Franziska preuß: ein letzter tanz auf den olympischen brettern
Franziska preuß: ein letzter tanz auf den olympischen brettern
Am Samstag steht für Franziska Preuß der letzte Biathlon-Wettkampf ihrer beeindruckenden Karriere an. Der olympische Massenstart der Frauen soll ein würdiger Abschluss sein, den die 31-Jährige in vollen Zügen genießen möchte. Kann sie dabei vielleicht sogar noch einmal ein letztes Highlight setzen?

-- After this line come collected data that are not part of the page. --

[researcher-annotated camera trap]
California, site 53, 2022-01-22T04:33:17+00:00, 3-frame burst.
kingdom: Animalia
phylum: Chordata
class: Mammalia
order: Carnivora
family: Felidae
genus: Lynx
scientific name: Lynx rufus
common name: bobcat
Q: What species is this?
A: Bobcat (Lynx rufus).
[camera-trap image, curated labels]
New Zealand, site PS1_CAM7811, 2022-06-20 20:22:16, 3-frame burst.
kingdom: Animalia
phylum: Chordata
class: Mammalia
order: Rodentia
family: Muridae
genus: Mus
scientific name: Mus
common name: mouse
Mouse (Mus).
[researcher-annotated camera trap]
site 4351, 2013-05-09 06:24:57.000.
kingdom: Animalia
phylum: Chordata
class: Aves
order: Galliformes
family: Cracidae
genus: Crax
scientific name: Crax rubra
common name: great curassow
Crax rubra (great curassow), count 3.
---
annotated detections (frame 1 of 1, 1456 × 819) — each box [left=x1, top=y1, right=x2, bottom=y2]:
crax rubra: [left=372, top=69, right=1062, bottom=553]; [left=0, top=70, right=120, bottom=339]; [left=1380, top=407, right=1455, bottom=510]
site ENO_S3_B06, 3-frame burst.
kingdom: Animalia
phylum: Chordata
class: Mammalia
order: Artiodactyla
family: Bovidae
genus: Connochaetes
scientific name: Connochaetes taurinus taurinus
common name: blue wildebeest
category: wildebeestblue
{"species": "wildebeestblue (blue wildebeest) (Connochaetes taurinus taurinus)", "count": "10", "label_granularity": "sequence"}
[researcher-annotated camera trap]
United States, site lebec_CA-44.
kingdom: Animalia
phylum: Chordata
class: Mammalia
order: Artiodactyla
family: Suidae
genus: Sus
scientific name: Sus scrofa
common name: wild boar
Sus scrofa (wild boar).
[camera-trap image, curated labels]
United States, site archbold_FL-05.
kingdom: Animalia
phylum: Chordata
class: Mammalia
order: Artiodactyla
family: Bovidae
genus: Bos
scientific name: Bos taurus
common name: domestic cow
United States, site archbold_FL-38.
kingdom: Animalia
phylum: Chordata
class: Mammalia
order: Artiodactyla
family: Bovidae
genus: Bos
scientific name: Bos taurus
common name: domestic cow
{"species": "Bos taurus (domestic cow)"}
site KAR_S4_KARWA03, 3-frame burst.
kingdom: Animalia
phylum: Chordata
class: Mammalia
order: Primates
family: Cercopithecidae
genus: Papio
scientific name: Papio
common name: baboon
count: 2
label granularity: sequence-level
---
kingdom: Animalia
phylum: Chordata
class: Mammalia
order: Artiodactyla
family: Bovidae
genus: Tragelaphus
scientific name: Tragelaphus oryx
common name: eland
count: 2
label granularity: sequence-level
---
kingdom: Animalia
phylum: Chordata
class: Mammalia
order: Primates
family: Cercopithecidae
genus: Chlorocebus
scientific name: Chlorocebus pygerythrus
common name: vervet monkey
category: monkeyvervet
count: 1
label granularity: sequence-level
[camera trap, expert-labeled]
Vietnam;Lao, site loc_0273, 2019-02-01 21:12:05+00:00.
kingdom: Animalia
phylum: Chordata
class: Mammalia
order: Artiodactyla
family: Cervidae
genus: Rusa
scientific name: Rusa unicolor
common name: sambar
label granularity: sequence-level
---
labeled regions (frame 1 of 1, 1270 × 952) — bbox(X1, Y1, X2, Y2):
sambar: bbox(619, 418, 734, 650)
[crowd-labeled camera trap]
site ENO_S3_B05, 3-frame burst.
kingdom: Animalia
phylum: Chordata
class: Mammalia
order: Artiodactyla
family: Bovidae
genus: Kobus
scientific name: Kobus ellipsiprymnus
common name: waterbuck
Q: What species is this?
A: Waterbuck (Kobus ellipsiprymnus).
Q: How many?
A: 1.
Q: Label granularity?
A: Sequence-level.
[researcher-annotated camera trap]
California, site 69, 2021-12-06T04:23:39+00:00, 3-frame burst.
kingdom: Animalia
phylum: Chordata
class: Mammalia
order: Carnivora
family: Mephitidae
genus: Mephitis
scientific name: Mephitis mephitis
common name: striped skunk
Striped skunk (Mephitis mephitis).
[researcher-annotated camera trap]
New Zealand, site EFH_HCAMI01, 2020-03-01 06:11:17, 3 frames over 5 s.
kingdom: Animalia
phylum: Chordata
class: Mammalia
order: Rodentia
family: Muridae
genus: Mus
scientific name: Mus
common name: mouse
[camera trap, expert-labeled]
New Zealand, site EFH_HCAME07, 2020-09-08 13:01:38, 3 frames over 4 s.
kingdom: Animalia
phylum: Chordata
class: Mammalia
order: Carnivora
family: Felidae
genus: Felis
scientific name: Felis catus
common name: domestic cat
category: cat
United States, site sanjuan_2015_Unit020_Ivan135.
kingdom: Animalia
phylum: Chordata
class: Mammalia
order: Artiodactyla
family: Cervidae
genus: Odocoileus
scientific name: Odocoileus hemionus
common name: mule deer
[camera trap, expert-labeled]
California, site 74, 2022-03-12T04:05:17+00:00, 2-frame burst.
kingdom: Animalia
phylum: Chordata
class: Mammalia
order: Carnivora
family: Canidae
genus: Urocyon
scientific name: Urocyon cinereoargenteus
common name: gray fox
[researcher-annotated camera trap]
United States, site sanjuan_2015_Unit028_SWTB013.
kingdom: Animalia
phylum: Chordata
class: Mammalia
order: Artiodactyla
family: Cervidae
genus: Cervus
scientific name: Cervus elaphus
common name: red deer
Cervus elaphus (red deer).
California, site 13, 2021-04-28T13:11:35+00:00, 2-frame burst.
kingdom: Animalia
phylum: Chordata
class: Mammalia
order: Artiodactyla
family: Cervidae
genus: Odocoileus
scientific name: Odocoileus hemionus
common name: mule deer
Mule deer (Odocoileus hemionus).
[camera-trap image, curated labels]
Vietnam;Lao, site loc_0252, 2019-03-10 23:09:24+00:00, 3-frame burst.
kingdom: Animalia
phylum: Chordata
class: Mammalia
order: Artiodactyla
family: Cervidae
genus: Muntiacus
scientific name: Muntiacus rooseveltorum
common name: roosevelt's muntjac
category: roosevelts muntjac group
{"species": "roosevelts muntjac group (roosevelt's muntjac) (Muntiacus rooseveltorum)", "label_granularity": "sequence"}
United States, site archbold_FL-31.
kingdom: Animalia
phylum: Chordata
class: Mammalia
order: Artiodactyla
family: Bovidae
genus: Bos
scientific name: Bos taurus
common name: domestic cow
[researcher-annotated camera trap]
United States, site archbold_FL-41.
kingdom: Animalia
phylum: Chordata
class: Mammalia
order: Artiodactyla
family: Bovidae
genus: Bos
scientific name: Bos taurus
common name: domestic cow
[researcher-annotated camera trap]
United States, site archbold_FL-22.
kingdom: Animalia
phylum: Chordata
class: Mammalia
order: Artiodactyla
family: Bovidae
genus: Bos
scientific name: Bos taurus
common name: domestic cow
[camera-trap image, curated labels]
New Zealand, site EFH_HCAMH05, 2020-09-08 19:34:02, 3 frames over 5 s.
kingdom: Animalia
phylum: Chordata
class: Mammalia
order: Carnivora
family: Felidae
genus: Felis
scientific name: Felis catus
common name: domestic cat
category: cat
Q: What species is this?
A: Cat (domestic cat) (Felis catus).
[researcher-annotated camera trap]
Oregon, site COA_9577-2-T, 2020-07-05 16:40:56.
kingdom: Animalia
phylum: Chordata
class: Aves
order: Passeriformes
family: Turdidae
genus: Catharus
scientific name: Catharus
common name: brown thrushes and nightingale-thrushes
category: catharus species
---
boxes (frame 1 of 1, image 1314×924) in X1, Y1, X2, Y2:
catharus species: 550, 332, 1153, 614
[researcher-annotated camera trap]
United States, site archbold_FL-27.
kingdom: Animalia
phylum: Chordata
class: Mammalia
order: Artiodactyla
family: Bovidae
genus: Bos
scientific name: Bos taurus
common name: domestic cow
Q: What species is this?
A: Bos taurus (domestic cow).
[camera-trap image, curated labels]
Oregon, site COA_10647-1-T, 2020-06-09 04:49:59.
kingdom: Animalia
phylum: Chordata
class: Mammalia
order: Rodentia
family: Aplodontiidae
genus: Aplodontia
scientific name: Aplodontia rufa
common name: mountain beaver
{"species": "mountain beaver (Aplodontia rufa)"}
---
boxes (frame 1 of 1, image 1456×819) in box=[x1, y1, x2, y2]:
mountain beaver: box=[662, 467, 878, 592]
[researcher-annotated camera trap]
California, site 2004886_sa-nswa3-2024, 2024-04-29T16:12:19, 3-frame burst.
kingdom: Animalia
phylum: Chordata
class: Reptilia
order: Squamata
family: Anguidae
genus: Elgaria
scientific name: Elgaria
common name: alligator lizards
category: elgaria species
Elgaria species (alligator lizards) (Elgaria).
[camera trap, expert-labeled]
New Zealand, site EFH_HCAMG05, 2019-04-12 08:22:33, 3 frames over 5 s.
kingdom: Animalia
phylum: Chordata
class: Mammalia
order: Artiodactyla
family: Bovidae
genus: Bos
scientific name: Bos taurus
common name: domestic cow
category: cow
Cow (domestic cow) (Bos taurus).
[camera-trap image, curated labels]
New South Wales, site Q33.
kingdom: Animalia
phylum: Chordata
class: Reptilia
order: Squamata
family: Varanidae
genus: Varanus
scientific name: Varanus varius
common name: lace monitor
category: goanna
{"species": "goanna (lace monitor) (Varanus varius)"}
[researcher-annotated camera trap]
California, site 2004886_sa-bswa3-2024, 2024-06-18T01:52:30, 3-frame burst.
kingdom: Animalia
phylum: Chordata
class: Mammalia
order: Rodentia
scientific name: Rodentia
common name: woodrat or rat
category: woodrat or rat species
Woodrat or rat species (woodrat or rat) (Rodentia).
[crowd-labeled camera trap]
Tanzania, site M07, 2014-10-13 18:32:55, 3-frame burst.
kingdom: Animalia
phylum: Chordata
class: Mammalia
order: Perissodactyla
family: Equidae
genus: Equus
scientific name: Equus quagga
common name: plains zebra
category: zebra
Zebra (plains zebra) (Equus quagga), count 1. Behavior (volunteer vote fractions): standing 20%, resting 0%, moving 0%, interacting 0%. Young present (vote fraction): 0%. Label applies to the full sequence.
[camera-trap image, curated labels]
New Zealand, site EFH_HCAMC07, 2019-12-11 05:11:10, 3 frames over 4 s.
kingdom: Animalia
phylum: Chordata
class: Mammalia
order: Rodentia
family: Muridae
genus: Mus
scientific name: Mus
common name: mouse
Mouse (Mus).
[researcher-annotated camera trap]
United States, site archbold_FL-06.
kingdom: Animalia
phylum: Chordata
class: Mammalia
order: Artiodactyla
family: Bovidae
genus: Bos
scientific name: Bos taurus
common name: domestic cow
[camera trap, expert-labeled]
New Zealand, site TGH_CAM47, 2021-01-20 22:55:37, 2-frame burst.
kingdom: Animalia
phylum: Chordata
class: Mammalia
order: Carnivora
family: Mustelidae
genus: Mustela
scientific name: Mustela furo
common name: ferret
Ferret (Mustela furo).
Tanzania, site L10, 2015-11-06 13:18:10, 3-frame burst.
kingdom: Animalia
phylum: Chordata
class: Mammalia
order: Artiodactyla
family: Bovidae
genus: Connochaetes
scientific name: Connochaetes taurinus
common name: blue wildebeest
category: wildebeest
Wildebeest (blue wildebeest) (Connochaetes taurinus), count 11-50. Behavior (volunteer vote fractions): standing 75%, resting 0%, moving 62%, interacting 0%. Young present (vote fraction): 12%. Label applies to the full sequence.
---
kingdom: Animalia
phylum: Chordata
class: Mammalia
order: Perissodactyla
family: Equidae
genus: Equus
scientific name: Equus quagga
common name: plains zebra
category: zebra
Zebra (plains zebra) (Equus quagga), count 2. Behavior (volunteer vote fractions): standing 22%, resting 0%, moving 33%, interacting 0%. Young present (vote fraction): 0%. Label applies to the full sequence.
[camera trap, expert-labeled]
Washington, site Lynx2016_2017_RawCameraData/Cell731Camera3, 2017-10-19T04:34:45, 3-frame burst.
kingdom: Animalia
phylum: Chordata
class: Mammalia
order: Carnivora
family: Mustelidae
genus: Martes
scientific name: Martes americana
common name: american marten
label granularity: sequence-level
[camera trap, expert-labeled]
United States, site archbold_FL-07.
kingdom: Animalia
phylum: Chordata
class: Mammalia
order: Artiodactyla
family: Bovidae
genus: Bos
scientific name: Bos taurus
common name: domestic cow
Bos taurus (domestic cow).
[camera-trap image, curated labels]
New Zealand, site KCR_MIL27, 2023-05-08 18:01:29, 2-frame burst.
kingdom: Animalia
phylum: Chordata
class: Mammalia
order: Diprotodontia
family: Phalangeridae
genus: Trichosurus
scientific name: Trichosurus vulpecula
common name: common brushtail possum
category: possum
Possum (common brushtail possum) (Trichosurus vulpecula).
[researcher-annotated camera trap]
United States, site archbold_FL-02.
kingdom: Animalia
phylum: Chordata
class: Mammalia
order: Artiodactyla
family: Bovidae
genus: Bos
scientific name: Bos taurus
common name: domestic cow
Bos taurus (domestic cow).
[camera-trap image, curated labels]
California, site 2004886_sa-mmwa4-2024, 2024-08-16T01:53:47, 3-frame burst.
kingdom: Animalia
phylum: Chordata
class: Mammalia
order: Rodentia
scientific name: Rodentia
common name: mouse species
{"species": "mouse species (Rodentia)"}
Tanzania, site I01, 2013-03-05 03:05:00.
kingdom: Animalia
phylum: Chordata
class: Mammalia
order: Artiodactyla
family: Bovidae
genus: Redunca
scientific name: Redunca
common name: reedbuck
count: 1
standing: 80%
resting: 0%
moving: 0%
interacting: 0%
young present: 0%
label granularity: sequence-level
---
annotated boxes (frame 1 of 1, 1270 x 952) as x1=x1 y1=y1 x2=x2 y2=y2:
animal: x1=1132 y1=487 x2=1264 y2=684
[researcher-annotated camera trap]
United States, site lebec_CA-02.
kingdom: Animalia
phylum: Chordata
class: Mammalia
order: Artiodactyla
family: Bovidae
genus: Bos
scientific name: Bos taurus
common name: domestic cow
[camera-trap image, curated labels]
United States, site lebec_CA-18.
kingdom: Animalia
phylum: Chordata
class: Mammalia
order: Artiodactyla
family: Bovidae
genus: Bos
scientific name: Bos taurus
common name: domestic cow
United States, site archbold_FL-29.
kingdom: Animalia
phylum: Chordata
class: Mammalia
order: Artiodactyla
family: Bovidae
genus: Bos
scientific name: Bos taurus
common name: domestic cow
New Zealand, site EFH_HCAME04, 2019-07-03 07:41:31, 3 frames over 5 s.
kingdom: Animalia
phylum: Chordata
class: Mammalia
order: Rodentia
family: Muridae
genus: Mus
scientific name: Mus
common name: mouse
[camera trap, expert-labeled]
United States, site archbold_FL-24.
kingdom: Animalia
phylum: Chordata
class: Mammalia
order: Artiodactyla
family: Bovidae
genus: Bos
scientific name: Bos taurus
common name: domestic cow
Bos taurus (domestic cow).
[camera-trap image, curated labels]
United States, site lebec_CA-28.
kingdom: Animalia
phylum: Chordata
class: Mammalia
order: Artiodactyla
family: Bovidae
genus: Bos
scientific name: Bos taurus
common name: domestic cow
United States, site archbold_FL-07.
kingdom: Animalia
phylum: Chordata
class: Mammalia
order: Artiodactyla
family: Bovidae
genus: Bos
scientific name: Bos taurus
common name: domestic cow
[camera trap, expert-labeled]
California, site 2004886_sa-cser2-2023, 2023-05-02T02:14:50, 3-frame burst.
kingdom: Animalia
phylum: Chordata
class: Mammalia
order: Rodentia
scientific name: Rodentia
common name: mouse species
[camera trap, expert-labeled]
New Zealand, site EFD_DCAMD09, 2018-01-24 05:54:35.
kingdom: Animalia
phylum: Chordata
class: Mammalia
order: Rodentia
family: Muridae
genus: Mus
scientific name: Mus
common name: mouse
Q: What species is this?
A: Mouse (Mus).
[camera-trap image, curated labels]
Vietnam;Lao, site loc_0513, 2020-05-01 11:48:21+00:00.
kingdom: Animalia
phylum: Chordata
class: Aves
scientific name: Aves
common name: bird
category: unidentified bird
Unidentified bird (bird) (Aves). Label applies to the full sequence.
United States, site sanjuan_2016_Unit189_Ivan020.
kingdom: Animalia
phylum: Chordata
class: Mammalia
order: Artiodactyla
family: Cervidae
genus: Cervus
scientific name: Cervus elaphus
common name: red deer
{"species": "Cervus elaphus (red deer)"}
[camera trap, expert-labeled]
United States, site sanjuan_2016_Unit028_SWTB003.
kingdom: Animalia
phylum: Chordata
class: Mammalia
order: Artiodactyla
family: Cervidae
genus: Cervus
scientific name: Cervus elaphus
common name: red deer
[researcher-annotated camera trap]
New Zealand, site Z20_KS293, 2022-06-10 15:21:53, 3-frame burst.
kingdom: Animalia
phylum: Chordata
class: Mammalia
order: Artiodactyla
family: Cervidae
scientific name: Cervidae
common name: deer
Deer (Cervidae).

Karriereende bereits vorzeitig
Die Nachricht hatte sich in den vergangenen Tagen bereits angedeutet, am Freitag wurde sie dann bestätigt: Franziska Preuß beendet ihre Karriere nach dem Massenstart bei den Olympischen Winterspielen. Sie zog “ganz bewusst und konsequent einen Schlussstrich”, wie sie über den Deutschen Skiverband mitteilte. “Nach so vielen Jahren im Leistungssport ist jetzt der richtige Zeitpunkt gekommen, ein neues Kapitel in meinem Leben aufzuschlagen. Ich habe immer hundert Prozent gegeben. Aber im Moment merke ich, dass ich diese hundert Prozent für die letzten Weltcup-Stationen nicht mehr aufbringen würde.”

Ein rückschlag für das deutsche team
Obwohl Preuß in Antholz sportlich hinter ihren eigenen Erwartungen zurückblieb, ist die Entscheidung konsequent. Das deutsche Frauenteam verliert mit sofortiger Wirkung ein langjähriges Aushängeschild. Die verbleibenden Weltcup-Stationen in Estland, Finnland und Norwegen werden ohne Deutschlands Sportlerin des Jahres stattfinden.

Eine außergewöhnliche karriere
Auch wenn Preuß bei diesen Olympischen Spielen keine Medaille mehr gewinnen sollte, blickt sie auf eine außergewöhnliche Karriere zurück. Der Triumph im Gesamtweltcup der vergangenen Saison, zweimaliger Gewinn des Massenstart-Weltcups, ein Sieg in der Sprint-Wertung, sechs Einzelerfolge im Weltcup, zwei olympische Bronzemedaillen mit der Staffel und elf WM-Medaillen, darunter zwei Weltmeistertitel, sprechen für sich. Sie war stets eine Kämpferin, die sich von Rückschlägen nicht entmutigen ließ.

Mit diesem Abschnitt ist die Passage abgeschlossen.